**Required actions**.
(1) Print the portion of the game results starting at "Multi-Game Mixed Training" and ending at "all eight games.".
(2) Using the game results, explain why the fine-tuned model's UNO row is noted as matching its teacher.
[Text section — start]
General capabilities are evaluated using MMLU-Pro, Math-500, and HumanEval.

Key Experimental Results¶

Main Results: Single-Game Performance (Qwen2.5-7B)¶

Game	Baseline LLM	SFT LLM	Teacher AI	Notes
Dou Di Zhu	0.087	0.806 win rate	~0.85	Approaches DouZero
Guandan	0.000	0.649 round win rate	~0.71	Approaches DanZero
Riichi Mahjong	0.04	1.18 reward	Mortal: 1.55	Reaches strong level
UNO	0.032	0.188	Rule-based: 0.188	Matches teacher

Multi-Game Mixed Training vs. API Models¶

Model	Dou Di Zhu	Guandan	Mahjong	Leduc	Limit Texas	No-limit Texas
GPT-4o	0.180	0.019	0.25	0.84	0.60	2.73
DeepSeek-R1	0.185	0.020	0.05	0.88	0.24	1.88
Qwen-7B-mix	0.852	0.634	1.08	1.24	2.66	4.86

The fine-tuned 7B model comprehensively outperforms GPT-4o and DeepSeek-R1 across all eight games.
[Text section — finish]
[Source information — start]
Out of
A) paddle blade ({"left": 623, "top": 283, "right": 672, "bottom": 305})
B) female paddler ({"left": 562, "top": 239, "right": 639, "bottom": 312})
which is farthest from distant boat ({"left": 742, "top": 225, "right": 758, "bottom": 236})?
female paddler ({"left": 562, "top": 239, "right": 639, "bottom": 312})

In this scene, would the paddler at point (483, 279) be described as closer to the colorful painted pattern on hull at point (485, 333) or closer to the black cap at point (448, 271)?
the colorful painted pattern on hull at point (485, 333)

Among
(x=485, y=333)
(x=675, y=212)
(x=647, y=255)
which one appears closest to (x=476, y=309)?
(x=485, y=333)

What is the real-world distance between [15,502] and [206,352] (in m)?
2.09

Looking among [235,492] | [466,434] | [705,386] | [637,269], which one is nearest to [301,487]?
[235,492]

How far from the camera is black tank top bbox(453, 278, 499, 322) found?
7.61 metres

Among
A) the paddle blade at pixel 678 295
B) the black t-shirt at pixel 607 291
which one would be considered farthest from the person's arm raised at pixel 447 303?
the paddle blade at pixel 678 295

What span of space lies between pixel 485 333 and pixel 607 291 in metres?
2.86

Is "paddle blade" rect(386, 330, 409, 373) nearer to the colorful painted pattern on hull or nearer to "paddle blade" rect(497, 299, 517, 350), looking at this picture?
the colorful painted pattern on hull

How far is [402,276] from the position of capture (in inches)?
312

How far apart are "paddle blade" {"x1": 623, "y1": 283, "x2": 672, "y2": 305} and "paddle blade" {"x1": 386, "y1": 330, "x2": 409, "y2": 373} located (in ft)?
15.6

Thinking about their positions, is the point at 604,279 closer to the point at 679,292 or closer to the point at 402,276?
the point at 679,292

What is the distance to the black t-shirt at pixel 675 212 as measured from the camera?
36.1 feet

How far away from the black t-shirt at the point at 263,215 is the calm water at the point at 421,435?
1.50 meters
[Source information — finish]
**Responses to the tasks**.
(1)
Multi-Game Mixed Training vs. API Models¶

Model	Dou Di Zhu	Guandan	Mahjong	Leduc	Limit Texas	No-limit Texas
GPT-4o	0.180	0.019	0.25	0.84	0.60	2.73
DeepSeek-R1	0.185	0.020	0.05	0.88	0.24	1.88
Qwen-7B-mix	0.852	0.634	1.08	1.24	2.66	4.86

The fine-tuned 7B model comprehensively outperforms GPT-4o and DeepSeek-R1 across all eight games.

(2) On UNO, the SFT LLM scores 0.188, the same as the rule-based teacher's 0.188. The baseline LLM scores only 0.032.